Zu 1. Wenn es nach der Bundesregierung ginge, müssten wir heute noch etwa 2,5 Millionen Arbeitslose haben, so wurde zumindest "Harz" durchgesetzt. Tatsächlich, sind es, wie wir alle wissen mehr als 5 Millionen Arbeitslose und eine Besserung ist nicht in Sicht. "Harz" war der vorläufige Höhepunkt einer verfehlten Wirtschafts und Steuerpolitik. Bei der die Reichen immer reicher und die Armen immer ärmer wurden. Nicht die Arbeitslosigkeit wurde bekämpft, sondern die Arbeitslosen. Dieser Druck auf dem Arbeitsmerkt durch ein ecklatantes Missverhältnis von Arbeitslosen und offenen Stellen wirkte sich und wirkt sich verstärkt auf die Situation in den Betrieben aus. Angriffe auf Lohnzusatzleistungen, wie Urlaubs und Weihenachtsgeld sind alltäglich. Ebenso sind die Angriffe auf die Mitbestimmung und das Betriebsverfassungsgesetz von Seiten der Unternehmerverbände und ihrer Helfeshelfer in CDU und FDP bekannt. Die Unternehmer fühlen sich auf grund der beschriebenen Situation besonders stark und meinen sie auch nach allen Regeln der Kunst ausnutzen zu müssen. Dies hat sich in der Geschichte der Arbeiterbewegung schon des öfteren gezeigt. Deshalb muss meiner Überzeugung nach an erster Stelle die Arbeitsmarktsituation verändert werden. Dies geht nur mit der Ankurbelung, des Binnenmarktes. Genau dies wurde in den letzten Jahren versäumt und ausschliesslich auf den Export gesetzt. ZUsätzlich hat die eindeutige Bevorzugung von den etwas Betuchteren Teilen unserer Bevölkerung, bei einem gleichzeitigen Kaufkraftendzug von ca. einem Drittel der Bevölkerung, hauptsächlich Arbeitnehmer, Arbeitslose oder auch Kleine Selbständige und Handwerker zuerst zu einer Stagnation dann aber auch zu einem Rückgang der Binnennachfrage geführt. Dies hatte und hat verheerende Auswirkungen auf den Arbeitsmarkt.

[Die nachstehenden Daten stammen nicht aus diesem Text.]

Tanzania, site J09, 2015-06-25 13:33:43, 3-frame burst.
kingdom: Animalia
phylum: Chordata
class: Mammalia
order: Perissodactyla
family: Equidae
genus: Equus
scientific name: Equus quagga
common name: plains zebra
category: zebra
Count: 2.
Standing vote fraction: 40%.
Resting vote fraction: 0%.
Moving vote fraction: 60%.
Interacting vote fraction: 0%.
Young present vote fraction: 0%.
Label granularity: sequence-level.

Zu 2. Ich kann nicht für die Grünen sprechen. Meiner Meinung nach muss eine Reform unabdingbar zwei Komponenten enthalten. Ich möchte das Ihnen am Beispiel der Krankenversicherung erläutern. Zu einen muss der betroffene Personenkreis um Freiberufler und Selbstständige erweitert werden. Zum anderen die sogenannte Reform der SPD, wodurch der Zahnersatz ab Juli 2005 nur noch von den Arbeitnehmer alleine bezahlt wird, muss zurückgenommen werden. Mit anderen Worten. Es gilt an 50%-Arbeitnehmer-und-50%- Arbeitgeberfinanzierung festzuhalten.

zu 3. Solange Kinder in unserer Gesellschaft ein Armutsrisiko sind, solange Millionen Kinder in Armut Leben, werden sich viele potenzielle Mütter und Väter genau überlegen, bevor sie sich für eigene Kinder entscheiden. Es ist ein gesellschaftlicher Skandal ersten Ranges, dass bei uns millionen Kinder in Armut leben, mit steigender Tendenz. Hier sei auch auf die Pisa-Studie verwiesen. In keinem anderen Land ist der Zusammenhang von sozialer Herkunft und Bildendungsabschluss so gross, wie bei uns. Das heisst, wenn Kinder aus einfachen Verhältnissen kommen, ist die Wahrscheinlichkeit eines niedrigen Bildungsabschlusses sehr hoch und umgekehrt. Also Herr Rump, es gibt hier mehrere Stellschrauben, wodurch sich eine bessere demographische Entwichlung erzielen liesse. Der Akt für sich reicht da nicht aus. Es bedarf insbesondere auch günstige gesellschaftliche Rahmenbedingen, wie Kindergrippenplätze für die Kleinsten, bis hin zu Ganztagsschulen, die auch ihren Namen verdienen. Ebenso ausreichend qualifizierte Ausbildungsplätze. Ganz zu schweigen von einer Perspektive danach.

Zu 4. Ich kann Sie beruhigen Rump. Wir haben wenig Geld und führen unseren Wahlkampf mit einfachsten Mitteln.